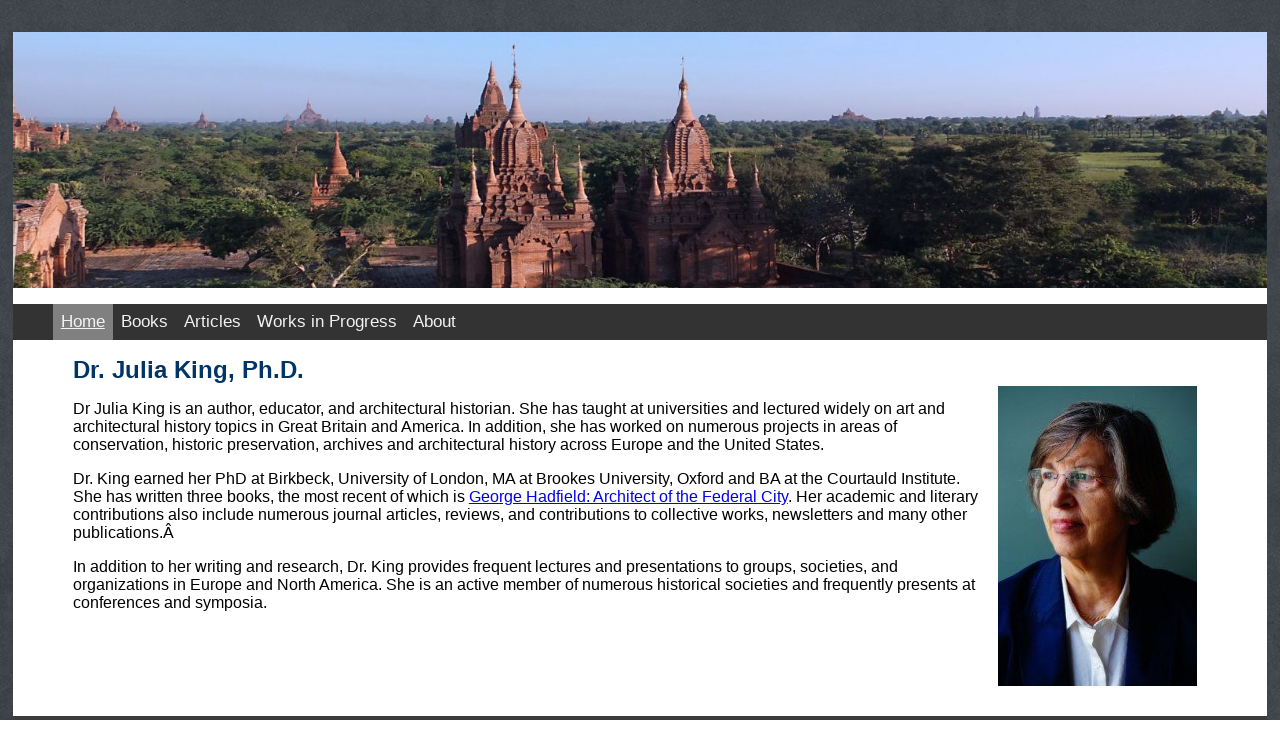

--- FILE ---
content_type: text/html
request_url: http://juliakingphd.com/?p=229
body_size: 1151
content:
<!DOCTYPE html>
<html>
<head>
<title>Julia King, PhD</title>
<link rel="stylesheet" href="css/style.css">
<link rel="stylesheet" href="css/nav.css">
</head>

<body>
<div class="container">
	<div class="banner"> </div>
	<div class="row">
		<div id="navbar">
		<ul class="topnav">
			<li class="topnav"><a class="topnav" style="background-color:grey;text-decoration:underline" href="index.html">Home</a></li>
			<li class="topnav"><a class="topnav" href="books.html">Books</a></li>
			<li class="topnav"><a class="topnav" href="articles.html">Articles</a></li>
			<li class="topnav"><a class="topnav" href="current.html">Works in Progress</a></li>
			<li class="topnav"><a class="topnav" href="profile.html">About</a></li>
		</ul>
		</div>
	</div>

◆ **Goal of the exercise**: Each line of the material above should be set down exactly, with no pictures.

◆ **Written reply**:
--- FILE ---
content_type: text/html
request_url: http://juliakingphd.com/?p=229
body_size: 1151
content:
<!DOCTYPE html>
<html>
<head>
<title>Julia King, PhD</title>
<link rel="stylesheet" href="css/style.css">
<link rel="stylesheet" href="css/nav.css">
</head>

<body>
<div class="container">
	<div class="banner"> </div>
	<div class="row">
		<div id="navbar">
		<ul class="topnav">
			<li class="topnav"><a class="topnav" style="background-color:grey;text-decoration:underline" href="index.html">Home</a></li>
			<li class="topnav"><a class="topnav" href="books.html">Books</a></li>
			<li class="topnav"><a class="topnav" href="articles.html">Articles</a></li>
			<li class="topnav"><a class="topnav" href="current.html">Works in Progress</a></li>
			<li class="topnav"><a class="topnav" href="profile.html">About</a></li>
		</ul>
		</div>
	</div>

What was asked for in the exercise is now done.